Paintings for the Future
INSTALLATION VIEW
HILMA AF KLINT: PAINTINGS FOR THE FUTURE
Gallery Information:
Solomon R. Guggenheim Museum
on display:
October 12th, 2018 - April 23rd, 2019
hours:
tu-sa: 10am - 8pm
su-mo: 10am - 5:30pm
admission:
$25
Last month an exhibition closed which set the attendance record in the Solomon R. Guggenheim Museum’s sixty-year history. Interestingly, the exhibition was not of an artist that most of us studied in school. Honestly, it was not by an artist that I had even heard of six months ago.
Yet, after having had the honor of walking through the Hilma af Klint: Paintings for the Future exhibition with Curatorial Assistant David Horowitz (aid to Tracey Bashkoff, Director of Collections and Senior Curator), much of my waking—and more than some of my sleeping—hours have been spent thinking about this amazing woman… her story, her discipline, her art.
I was mesmerized by af Klint’s color combinations and the choices and symbolism that went behind each stroke.
Blues (the feminine) and yellow (the masculine) coming together in green (wholeness).
Group IV, The Ten Largest, No. 7, Adulthood, 1907
hilma af klint
Group I, Primordial Chaos, No. 16, 1906-1907
hilma af klint
INSTALLATION VIEW
HILMA AF KLINT: PAINTINGS FOR THE FUTURE
The swan… a symbol within esoteric thought of wisdom, purity, grace and awakening of the soul.

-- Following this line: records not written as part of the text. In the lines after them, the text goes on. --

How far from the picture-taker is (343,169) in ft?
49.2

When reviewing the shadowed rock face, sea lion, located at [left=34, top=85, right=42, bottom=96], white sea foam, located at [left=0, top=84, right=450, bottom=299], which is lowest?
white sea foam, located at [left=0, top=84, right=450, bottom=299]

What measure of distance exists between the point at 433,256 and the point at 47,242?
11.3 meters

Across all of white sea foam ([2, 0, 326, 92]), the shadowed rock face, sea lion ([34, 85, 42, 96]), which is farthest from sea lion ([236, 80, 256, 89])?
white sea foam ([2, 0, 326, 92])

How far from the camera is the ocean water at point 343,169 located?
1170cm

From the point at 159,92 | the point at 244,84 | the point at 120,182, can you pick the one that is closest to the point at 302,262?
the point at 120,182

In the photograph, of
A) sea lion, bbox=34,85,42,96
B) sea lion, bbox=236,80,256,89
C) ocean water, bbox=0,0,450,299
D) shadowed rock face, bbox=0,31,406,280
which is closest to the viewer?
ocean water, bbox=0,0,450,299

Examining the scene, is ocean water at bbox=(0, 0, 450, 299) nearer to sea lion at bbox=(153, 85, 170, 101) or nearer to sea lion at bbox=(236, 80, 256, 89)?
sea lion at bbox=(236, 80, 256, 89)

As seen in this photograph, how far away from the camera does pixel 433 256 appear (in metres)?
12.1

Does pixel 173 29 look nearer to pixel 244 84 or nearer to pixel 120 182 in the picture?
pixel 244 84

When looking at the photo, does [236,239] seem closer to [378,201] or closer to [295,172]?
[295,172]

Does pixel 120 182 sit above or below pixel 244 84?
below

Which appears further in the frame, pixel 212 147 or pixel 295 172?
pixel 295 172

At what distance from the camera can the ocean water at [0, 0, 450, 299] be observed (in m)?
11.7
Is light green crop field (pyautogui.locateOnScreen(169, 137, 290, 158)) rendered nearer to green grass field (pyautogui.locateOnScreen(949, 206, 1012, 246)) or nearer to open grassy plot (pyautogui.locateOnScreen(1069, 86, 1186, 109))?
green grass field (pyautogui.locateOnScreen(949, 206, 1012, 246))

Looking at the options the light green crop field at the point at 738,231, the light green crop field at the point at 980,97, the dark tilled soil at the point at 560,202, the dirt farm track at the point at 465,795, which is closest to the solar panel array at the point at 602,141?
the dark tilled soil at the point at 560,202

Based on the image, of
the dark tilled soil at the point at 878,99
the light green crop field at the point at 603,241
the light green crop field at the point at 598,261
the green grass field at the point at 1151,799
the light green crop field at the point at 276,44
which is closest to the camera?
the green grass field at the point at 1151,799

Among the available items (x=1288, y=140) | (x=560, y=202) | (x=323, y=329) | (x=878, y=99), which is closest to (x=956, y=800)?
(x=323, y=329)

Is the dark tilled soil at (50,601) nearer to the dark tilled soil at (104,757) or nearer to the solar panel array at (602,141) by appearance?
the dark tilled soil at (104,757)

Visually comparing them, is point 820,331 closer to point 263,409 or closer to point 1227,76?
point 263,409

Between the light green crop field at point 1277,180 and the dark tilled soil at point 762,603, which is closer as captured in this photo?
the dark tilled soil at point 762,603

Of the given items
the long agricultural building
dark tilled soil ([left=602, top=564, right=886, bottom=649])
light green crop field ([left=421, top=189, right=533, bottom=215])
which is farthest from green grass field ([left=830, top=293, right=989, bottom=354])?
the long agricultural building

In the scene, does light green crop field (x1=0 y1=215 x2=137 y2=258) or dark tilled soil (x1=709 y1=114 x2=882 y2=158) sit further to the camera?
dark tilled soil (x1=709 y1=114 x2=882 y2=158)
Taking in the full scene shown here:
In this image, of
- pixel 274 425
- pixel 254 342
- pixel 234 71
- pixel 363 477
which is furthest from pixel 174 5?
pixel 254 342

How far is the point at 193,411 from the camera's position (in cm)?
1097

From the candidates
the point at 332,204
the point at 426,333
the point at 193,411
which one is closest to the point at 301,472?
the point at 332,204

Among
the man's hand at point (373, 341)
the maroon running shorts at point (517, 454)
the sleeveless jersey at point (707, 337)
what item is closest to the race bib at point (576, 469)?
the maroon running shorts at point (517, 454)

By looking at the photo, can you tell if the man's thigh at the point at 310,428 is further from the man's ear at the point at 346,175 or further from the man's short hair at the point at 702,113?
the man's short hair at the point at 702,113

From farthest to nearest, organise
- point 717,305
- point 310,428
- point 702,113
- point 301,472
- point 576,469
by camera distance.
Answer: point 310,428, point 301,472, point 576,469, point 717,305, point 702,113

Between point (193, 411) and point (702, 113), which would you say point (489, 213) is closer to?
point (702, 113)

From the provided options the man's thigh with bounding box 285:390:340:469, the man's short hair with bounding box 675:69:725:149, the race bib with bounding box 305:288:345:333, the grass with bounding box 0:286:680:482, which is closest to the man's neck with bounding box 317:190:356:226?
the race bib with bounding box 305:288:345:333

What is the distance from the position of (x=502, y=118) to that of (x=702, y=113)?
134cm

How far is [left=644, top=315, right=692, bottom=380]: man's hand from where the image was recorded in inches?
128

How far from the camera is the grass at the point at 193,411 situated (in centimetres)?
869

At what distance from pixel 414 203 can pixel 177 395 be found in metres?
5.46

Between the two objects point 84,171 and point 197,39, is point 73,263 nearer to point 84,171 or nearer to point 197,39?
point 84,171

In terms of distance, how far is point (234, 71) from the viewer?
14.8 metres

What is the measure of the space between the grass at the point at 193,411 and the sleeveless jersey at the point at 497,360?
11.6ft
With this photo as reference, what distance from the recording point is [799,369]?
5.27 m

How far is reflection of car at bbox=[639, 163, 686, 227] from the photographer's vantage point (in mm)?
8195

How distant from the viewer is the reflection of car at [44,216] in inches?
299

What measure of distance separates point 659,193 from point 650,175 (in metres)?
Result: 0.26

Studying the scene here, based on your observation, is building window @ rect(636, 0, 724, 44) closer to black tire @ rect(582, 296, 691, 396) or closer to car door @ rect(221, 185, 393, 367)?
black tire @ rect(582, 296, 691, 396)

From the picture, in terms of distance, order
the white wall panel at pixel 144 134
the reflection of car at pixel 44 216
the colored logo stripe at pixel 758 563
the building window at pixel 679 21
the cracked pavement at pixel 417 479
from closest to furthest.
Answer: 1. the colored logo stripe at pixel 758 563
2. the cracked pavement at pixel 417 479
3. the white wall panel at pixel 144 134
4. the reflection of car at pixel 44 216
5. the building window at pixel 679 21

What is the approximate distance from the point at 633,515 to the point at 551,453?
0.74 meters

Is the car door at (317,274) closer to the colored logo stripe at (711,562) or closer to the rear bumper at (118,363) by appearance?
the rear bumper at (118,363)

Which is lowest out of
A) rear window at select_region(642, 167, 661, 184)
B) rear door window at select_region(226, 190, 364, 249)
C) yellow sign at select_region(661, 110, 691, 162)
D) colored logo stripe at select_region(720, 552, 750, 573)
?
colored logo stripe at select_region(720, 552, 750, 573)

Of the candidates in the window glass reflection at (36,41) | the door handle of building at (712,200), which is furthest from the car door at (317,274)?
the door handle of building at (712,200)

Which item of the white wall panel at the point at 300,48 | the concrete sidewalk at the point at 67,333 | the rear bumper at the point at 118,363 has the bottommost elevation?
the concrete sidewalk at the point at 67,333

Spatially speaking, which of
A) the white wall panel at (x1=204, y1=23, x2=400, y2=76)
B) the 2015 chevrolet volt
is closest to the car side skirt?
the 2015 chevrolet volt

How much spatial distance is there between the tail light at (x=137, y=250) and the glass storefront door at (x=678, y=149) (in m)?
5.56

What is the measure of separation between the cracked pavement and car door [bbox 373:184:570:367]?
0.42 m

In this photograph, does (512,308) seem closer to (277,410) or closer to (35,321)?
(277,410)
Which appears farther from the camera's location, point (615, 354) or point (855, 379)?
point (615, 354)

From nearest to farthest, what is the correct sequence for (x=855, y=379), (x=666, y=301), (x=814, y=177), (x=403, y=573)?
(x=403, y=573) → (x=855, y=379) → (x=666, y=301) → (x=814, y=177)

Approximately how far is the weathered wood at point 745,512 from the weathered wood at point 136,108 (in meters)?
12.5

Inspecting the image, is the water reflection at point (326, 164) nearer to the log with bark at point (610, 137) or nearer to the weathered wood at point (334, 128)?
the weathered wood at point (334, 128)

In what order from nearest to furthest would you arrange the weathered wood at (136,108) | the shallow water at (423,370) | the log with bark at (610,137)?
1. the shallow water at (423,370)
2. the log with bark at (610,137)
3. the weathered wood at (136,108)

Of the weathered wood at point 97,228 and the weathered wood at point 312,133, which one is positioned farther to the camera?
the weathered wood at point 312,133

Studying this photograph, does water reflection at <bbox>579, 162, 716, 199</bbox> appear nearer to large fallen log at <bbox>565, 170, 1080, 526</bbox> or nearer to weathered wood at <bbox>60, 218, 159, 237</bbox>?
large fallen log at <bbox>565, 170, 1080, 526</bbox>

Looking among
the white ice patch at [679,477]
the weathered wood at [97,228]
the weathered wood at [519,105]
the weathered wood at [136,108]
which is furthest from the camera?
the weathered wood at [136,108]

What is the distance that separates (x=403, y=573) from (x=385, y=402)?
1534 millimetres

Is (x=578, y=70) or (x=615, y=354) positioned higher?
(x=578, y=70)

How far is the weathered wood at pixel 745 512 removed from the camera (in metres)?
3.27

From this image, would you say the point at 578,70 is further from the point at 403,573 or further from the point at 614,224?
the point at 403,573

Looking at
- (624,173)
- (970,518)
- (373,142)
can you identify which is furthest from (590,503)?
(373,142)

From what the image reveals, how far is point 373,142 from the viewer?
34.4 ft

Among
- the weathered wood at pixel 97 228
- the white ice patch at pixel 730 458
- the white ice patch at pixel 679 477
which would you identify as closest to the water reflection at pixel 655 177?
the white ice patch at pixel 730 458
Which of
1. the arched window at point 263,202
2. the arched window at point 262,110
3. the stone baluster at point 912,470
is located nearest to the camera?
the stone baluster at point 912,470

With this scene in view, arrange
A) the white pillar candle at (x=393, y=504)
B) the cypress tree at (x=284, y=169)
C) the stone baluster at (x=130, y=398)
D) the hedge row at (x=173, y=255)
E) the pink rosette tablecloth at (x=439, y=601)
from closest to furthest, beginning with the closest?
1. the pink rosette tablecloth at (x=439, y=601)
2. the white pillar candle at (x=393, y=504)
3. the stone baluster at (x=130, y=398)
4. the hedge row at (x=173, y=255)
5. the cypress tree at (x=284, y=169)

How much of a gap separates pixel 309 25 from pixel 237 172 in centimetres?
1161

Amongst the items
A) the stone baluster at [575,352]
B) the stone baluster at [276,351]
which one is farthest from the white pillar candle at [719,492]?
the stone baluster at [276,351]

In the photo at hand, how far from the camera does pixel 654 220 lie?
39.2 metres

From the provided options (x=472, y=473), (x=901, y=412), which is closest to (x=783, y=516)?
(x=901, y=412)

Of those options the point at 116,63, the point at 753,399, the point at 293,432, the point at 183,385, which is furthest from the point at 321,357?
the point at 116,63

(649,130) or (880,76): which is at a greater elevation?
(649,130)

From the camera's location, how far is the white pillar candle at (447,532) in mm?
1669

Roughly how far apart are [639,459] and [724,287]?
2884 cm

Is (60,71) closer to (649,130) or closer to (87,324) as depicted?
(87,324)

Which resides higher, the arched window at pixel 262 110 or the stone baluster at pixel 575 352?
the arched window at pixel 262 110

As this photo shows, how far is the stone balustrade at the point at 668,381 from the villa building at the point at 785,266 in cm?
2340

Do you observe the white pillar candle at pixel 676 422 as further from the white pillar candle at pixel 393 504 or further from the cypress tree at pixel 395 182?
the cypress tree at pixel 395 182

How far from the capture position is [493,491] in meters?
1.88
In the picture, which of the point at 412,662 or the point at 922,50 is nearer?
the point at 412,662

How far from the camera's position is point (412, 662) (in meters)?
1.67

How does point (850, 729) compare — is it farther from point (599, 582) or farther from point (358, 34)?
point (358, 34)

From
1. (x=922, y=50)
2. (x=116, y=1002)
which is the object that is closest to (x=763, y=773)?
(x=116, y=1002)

No. 2a, The Current Standpoint of the Mahatmas, 1920
hilma af klint
Group IX/SUW, The Swan, No. 17, 1915
hilma af klint
Voids and unity… opposites and oneness… longing and spirituality… her work speaks to it all
Feeling as though a power greater than herself moved her brush and inspired her visions, Hilma af Klint devoted years of her life to creating a body of work that she shared with so few. Though she tirelessly sought clarity and discernment, af Klint never quite knew the full meaning of the pieces she created— only that she was the person chosen to bring them to life. And, upon her death, she insisted her work not be shown for twenty years in hopes that the world by then would be prepared to receive it.
Almost seventy-five years after her death, we may still lack the ability to fully discern the complexity of af Klint’s creations held within the simplicity of her abstraction. Still, we are better for having experienced her work.
I am changed having seen Hilma af Klint: Paintings for the Future— a statement I do not make lightly.
Abstraction has a mother, and her name is Hilma af Klint.